Therefore, we speculate that the integrity of intestinal tissues after LEO preconditioning may be related to the high expression of ITF and the low expression of TGF-β1 in intestinal epithelial cells. However, the specific pathway through which LEO regulates the expression of ITF and TGF-β1 is still unclear. The current reference studies show that ITF and TGF-β1 are likely to be related to the activation of intestinal NF-κB. Whether LEO can protect intestinal tissue through other pathways has not been further investigated in this study. Meanwhile, the antibacterial activity of LEO can reduce E. coli K99 in the intestine and its adverse stimulation of intestinal tissue and plays an auxiliary anti-inflammatory and anti-injury role. In this study, we chose E. coli K99, which is one of the most common pathogens that causes diarrhea in newborn calves and is also more representative and pathogenic than E. coli ATCC 25922, to explore the efficacy of LEO in terms of preventing diarrhea in calves [5]. We found the protective function of LEO to E. coli K99 induced intestinal barrier damage from the perspective of the body’s immune system, inflammation, and intestinal barrier relative cytokine. To explain the protective effect of LEO against E. coli K99 preliminarily, we chose mice as an alternative to calves and revealed the degree of intestinal injury induced by E. coli K99 and the protective effect of LEO so as to have a more scientific basis for guiding calf research, and our results have shown that LEO has good anti-inflammatory activity and immune-adjusting function; furthermore, it has a protective capacity on intestinal injury induced by E. coli K99. Our results are considered to provide a partial theoretical basis on the use of LEO as an alternative to antibiotics for the treatment of calf diarrhea.

5. Conclusions

In conclusion, our study showed that E. coli K99 infection caused diarrhea, destroyed the structure of intestinal tissue, and induced immune injury and inflammation in mice. LEO has excellent anti-inflammatory activity in terms of protecting mouse intestinal tissue from E. coli K99 invasion, which works by protecting immune organs and intestinal tissue, maintaining a high content of IgA, IgG, and IgM and a low content of IL-6, IL-1β, and TNF-α in the serum. In addition, LEO pretreatment may protect intestinal integrity by maintaining the low mRNA expression of TGF-β1- and the high mRNA expression of ITF. Our research provides a theoretical basis for the application of LEO to protect calves from the diarrhea caused by E. coli K99.

◇ ◇ ◇ ◇ ◇ ◇ ◇

According to the conclusions of the passage on LEO and E. coli K99, what effects did E. coli K99 infection have in mice? List them all.

(Source records)

◇ ◇ ◇ ◇ ◇ ◇ ◇

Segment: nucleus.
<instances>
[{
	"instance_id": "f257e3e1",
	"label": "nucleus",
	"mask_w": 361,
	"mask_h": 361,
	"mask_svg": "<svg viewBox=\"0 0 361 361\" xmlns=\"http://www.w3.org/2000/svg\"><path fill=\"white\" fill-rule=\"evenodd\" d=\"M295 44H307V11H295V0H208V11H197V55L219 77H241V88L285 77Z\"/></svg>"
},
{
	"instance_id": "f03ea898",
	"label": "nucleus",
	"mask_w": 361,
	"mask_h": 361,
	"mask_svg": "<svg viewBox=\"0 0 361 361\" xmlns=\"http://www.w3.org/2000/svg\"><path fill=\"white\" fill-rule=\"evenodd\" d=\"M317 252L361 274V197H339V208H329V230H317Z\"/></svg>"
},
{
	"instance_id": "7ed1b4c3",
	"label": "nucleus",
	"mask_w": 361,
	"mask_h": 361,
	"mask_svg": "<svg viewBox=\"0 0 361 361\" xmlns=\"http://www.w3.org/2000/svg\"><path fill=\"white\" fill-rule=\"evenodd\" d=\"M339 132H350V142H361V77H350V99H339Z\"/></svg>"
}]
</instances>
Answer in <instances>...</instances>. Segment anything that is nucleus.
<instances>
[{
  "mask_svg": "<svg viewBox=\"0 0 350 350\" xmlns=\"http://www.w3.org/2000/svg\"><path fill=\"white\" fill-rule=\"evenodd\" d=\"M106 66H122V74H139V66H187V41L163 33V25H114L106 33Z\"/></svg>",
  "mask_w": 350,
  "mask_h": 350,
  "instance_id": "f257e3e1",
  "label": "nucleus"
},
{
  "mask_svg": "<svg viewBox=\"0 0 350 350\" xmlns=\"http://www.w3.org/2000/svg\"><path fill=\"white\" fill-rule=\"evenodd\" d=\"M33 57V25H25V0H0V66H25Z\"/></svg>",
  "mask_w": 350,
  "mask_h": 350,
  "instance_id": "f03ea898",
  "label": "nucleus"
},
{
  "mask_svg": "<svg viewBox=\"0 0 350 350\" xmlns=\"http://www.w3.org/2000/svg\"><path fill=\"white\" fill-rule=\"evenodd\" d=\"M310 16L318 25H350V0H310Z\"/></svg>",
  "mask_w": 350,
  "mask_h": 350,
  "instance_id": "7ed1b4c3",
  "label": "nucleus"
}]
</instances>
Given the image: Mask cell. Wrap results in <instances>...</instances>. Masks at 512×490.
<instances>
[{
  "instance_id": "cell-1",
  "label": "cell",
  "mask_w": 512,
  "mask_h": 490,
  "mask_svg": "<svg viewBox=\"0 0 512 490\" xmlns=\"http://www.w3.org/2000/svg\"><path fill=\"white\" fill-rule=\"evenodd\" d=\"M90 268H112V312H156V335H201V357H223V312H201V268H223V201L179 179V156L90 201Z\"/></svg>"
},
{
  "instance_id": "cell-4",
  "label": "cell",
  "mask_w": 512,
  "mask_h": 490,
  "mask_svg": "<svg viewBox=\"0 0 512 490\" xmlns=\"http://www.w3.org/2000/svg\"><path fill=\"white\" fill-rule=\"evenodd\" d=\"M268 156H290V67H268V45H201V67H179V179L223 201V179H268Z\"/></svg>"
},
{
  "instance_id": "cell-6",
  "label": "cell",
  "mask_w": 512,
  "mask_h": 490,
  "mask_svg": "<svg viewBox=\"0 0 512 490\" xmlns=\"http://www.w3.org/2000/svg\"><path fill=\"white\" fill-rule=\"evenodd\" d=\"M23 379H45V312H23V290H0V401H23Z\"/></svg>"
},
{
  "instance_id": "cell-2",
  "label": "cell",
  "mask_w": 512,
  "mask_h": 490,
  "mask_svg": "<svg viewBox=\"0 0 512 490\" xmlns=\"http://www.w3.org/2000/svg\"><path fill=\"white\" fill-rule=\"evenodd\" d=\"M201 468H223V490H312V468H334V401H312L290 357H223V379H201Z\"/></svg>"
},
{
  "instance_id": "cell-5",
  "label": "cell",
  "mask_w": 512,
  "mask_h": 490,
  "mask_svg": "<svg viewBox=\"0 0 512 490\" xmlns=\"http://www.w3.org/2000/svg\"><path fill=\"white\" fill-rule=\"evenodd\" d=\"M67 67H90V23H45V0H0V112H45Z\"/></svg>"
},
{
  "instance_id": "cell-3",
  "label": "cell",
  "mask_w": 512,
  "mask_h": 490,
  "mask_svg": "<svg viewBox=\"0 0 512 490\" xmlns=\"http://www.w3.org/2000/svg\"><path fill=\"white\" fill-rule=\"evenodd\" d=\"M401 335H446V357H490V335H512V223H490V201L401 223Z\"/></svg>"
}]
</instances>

◇ ◇ ◇ ◇ ◇ ◇ ◇

• _Written response_
- Diarrhea
- Destruction of the structure of intestinal tissue
- Immune injury
- Inflammation